Gigi Meroni, o herói atropelado

A propósito da Juventus no José Alvalade, eis uma história de Turim do arco da velha.

© Créditos: Shutterstock

A história do futebol é infinita e está longe de só abarcar os 90 minutos de competição. Há muito para além disso, como a história da réplica italiana de George Best. Falamos de Gigi Meroni, um personagem diferente de todos aqueles que conhece.

Nascido em Como a 24 Fevereiro 1943, Meroni rapidamente se destaca como futebolista da 2.ª divisão, pela equipa da cidade-natal, onde costuma mascarar-se de jornalista e perguntar a quem quer passe por ele o que acham "de um tal Meroni que se está a dar bem no Como". Quando a resposta era negativa, por falta de conhecimento da matéria, o entrevistado ria-se descontroladamente e pedia mais detalhes.

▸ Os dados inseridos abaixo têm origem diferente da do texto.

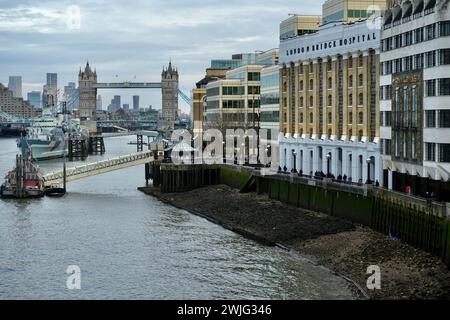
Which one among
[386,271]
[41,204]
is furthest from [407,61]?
[41,204]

Outra das suas brincadeiras preferidas é vestir um maillot feminino e banhar-se no lago de Como; ou então andar pela cidade com uma galinha debaixo do braço. Mas sempre, sempre, com a barba de três dias e o cabelo desgrenhado. É o seu estilo. Livio Prada, o seu primeiro treinador nos seniores, ainda hoje não sabe a que Meroni jogava. "Eu dizia-lhe para ser o extremo direito, mas qual quê... O jogo ainda não tinha um minuto e ele já estava na esquerda, ou no meio, à procura da bola. Era um vagabundo. No relvado e fora dele."

Aos 19 anos, é contratado pelo Genoa e o seu futebol encanta tudo e todos, embora algumas fintas sejam escusadas. Como esta, por exemplo: na última jornada da Serie A 1962-63, recusa-se a ir ao anti-doping. O argumento é que deixa o frasco no hotel. Outros três jogadores do Genoa são "convocados" e acusam anfetamina. A Meroni, os dirigentes federativos italianos suspendem-lhe por cinco jogos no início da época 1963-64 pela nega ao controlo.

Em Maio 1964, o passe de Gigi é vendido ao Torino por 450 mil liras e a cidade de Génova é tomada de assalto pelos adeptos do Genoa, descontentes com o negócio. Em Turim, o estilo rebelde de Meroni encaixa-se na perfeição. Estamos a falar de uma época em que Torino quer restabelecer-se como força do futebol italiano, algo que se havia perdido desde 1949 com o desastre aéreo de Superga – curiosamente o piloto desse avião chama-se Pierluigi Meroni (não, não são familiares).

Namorado de Cristiana Uderstadt, uma mulher casada (à sua revelia e forçada pelos pais, que não a querem ver ao lado de um jogador de futebol e inventam uma união com Vittorio de Sica, assistente de realização), a vida de Meroni é uma montanha russa de emoções. Pinta quadros, lê livros de filosofia, vai ao cinema. Ah, e joga futebol. Com classe e determinação. E, claro, ‘aquele’ cabelo.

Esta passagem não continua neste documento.